2. Question de constitutionnalité : Le Conseil d'État a noté que les dispositions contestées n'avaient pas été déclarées conformes à la Constitution par le Conseil constitutionnel, et que la question soulevée présente un caractère sérieux. Cela justifie le renvoi au Conseil constitutionnel.
3. Atteinte aux droits et libertés : Les requérants soutiennent que les dispositions législatives portent atteinte à plusieurs droits fondamentaux, notamment la liberté contractuelle, le droit au maintien de l'économie des conventions légalement conclues, et la liberté syndicale.
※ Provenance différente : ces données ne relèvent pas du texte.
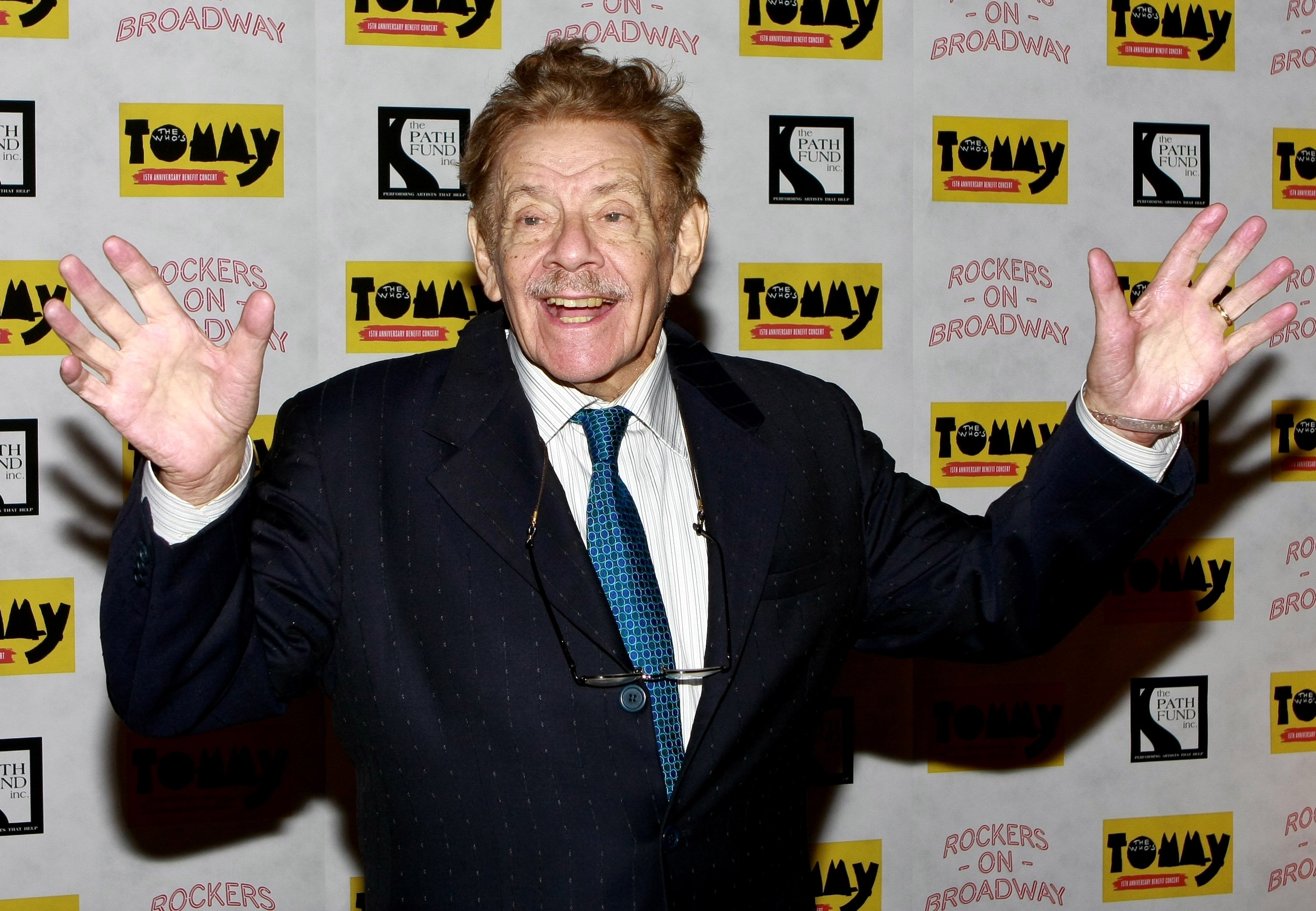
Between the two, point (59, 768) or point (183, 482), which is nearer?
point (183, 482)

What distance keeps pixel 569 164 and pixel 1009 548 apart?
83 cm

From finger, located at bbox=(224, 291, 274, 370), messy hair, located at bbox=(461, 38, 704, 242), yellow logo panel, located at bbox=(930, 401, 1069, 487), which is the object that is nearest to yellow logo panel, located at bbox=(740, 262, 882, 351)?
yellow logo panel, located at bbox=(930, 401, 1069, 487)

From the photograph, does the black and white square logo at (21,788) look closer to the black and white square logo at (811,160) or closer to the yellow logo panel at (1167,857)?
Result: the black and white square logo at (811,160)

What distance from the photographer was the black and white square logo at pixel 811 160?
281 centimetres

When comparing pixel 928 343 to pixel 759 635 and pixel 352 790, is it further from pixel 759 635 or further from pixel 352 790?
pixel 352 790

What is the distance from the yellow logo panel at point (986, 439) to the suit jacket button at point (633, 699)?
1.58 metres

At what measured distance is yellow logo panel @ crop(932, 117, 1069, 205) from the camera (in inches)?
114

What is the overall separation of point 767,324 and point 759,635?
133cm

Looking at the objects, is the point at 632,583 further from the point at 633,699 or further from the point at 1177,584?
the point at 1177,584

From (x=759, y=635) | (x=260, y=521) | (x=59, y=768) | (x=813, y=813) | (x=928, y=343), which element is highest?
(x=928, y=343)

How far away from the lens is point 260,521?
1.53 meters

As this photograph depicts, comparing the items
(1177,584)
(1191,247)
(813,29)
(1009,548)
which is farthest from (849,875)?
(813,29)

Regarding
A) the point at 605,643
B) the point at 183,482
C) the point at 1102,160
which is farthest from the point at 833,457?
the point at 1102,160

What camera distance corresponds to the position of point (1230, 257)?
153cm
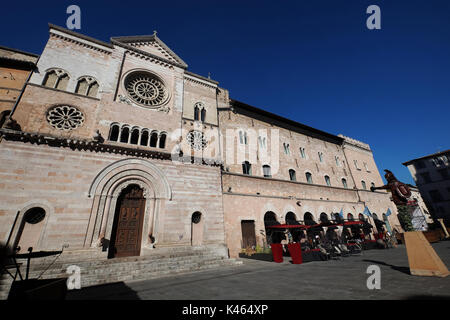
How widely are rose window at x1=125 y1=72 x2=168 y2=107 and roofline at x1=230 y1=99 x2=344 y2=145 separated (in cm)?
693

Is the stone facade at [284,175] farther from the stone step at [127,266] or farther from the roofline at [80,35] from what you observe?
the roofline at [80,35]

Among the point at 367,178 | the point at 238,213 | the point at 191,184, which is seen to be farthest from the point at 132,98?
the point at 367,178

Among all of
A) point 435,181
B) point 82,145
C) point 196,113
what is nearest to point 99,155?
point 82,145

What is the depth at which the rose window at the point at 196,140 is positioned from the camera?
14820mm

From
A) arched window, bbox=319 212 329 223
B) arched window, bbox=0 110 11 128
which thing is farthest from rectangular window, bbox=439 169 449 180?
arched window, bbox=0 110 11 128

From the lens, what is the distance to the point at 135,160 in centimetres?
1204

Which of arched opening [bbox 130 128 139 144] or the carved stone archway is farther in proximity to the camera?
arched opening [bbox 130 128 139 144]

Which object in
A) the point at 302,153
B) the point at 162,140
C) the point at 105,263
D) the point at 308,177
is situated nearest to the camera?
the point at 105,263

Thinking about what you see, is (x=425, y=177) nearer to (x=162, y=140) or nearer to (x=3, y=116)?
(x=162, y=140)

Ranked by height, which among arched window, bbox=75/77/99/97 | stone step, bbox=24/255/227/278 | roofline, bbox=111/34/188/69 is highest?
roofline, bbox=111/34/188/69

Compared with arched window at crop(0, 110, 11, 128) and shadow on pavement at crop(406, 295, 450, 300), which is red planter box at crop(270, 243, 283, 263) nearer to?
shadow on pavement at crop(406, 295, 450, 300)

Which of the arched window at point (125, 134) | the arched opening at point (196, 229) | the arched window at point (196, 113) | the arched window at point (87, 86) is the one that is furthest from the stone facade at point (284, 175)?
the arched window at point (87, 86)

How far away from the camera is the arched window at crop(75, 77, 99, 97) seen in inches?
489

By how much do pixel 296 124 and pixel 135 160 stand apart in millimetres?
19015
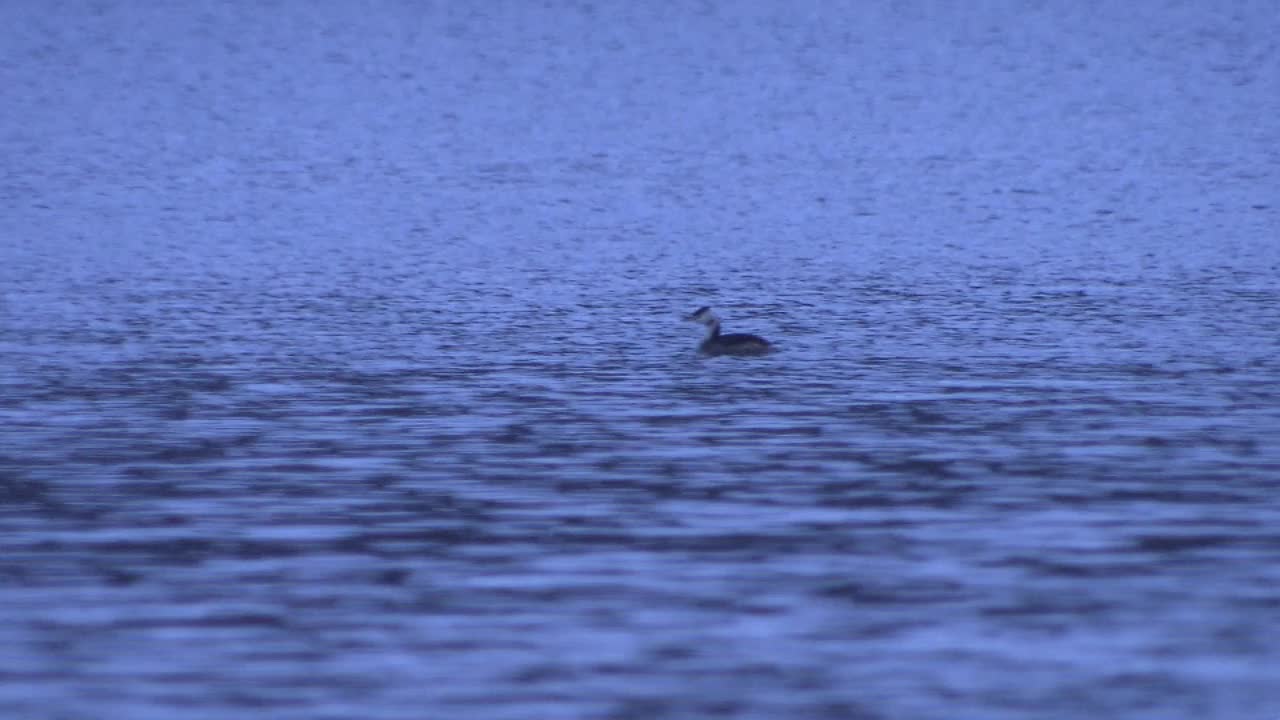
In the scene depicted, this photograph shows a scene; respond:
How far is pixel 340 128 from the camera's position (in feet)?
176

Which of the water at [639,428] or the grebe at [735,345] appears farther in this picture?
the grebe at [735,345]

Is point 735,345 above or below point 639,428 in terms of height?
below

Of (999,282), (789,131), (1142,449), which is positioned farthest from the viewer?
(789,131)

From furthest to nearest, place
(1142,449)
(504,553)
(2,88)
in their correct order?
1. (2,88)
2. (1142,449)
3. (504,553)

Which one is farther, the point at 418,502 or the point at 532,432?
the point at 532,432

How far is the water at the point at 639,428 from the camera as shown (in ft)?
36.2

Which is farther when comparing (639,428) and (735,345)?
(735,345)

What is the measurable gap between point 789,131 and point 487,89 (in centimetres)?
987

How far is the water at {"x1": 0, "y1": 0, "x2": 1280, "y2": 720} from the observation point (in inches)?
435

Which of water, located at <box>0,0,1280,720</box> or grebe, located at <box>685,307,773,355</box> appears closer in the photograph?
water, located at <box>0,0,1280,720</box>

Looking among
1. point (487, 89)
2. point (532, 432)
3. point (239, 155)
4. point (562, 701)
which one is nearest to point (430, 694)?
point (562, 701)

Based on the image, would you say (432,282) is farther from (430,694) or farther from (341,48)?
(341,48)

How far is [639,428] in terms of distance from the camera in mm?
17766

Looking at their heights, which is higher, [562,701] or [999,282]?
[562,701]
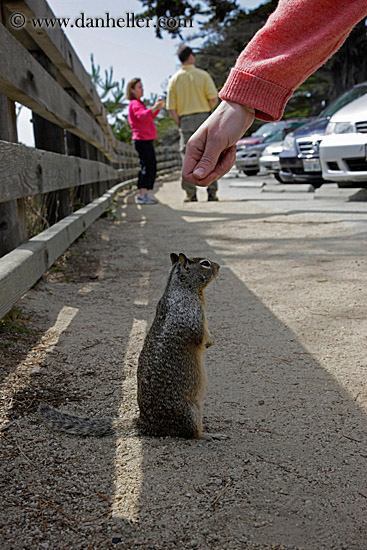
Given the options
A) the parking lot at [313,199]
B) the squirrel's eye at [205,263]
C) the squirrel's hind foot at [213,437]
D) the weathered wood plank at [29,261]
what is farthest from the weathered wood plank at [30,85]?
the parking lot at [313,199]

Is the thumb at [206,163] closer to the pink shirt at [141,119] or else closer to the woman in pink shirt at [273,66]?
the woman in pink shirt at [273,66]

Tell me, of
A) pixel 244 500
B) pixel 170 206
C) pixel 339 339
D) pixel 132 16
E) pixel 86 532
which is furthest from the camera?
pixel 170 206

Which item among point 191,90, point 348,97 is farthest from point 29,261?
point 348,97

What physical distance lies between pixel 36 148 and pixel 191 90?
19.8ft

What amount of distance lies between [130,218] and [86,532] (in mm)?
7662

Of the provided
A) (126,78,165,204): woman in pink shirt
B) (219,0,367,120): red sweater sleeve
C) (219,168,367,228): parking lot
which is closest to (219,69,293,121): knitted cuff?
(219,0,367,120): red sweater sleeve

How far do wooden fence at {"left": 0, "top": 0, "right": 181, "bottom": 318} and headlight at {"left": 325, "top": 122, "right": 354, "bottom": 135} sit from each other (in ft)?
14.3

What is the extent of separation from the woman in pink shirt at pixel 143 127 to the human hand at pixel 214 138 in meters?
8.79

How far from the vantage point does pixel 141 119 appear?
1055 cm

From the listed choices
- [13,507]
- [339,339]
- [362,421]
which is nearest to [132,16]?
[339,339]

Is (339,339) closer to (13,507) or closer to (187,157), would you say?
(187,157)

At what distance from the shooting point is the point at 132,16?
501cm

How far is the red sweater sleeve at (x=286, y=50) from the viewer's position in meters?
1.65

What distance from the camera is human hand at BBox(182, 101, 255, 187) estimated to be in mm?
1766
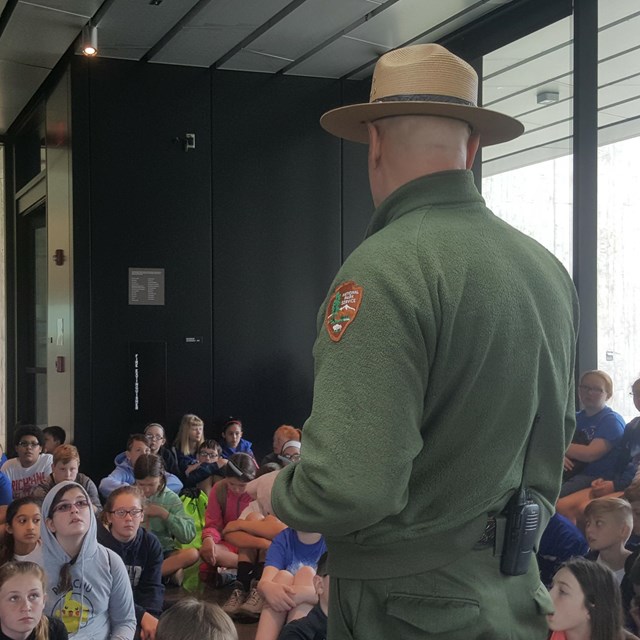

Le Conseil d'État a reconnu la pertinence de ces arguments, soulignant que "le moyen tiré de ce que ces dispositions porteraient atteinte aux droits et libertés garantis par la Constitution soulève une question présentant un caractère sérieux".
Interprétations et citations légales
1. Article 23-5 de l'ordonnance du 7 novembre 1958 : Cet article permet de soulever une question prioritaire de constitutionnalité devant le Conseil d'État, stipulant que "le moyen tiré de ce qu'une disposition législative porte atteinte aux droits et libertés garantis par la Constitution peut être soulevé, y compris pour la première fois en cassation".
2. Code du travail - Article L. 2261-32 : Cet article régit la procédure de fusion des conventions collectives, précisant que le ministre peut engager une procédure de fusion "lorsque la branche compte moins de 5 000 salariés" ou "lorsque le champ d'application géographique de la branche est uniquement régional ou local". Ces critères sont essentiels pour déterminer la légitimité de la fusion contestée.
3. Code du travail - Article L. 2261-33 : Cet article stipule que "les stipulations conventionnelles applicables avant la fusion ou le regroupement, lorsqu'elles régissent des situations équivalentes, sont remplacées par des stipulations communes, dans un délai de cinq ans". Cela soulève des questions sur la continuité des droits des salariés après la fusion.
4. Code du travail - Article L. 2261-34 : Cet article précise que "jusqu'à la mesure de la représentativité des organisations professionnelles d'employeurs qui suit la fusion de champs conventionnels, sont admises à négocier les organisations professionnelles d'employeurs représentatives dans le champ d'au moins une branche préexistante à la fusion". Cela soulève des interrogations sur la représentativité et la capacité des organisations à défendre les intérêts des salariés après la fusion.
En conclusion, la décision du Conseil d'État met en lumière des questions fondamentales concernant la légitimité des fusions de conventions collectives et leur impact sur les droits des travailleurs, tout en renvoyant des questions cruciales au Conseil constitutionnel pour une évaluation de leur conformité à la Constitution.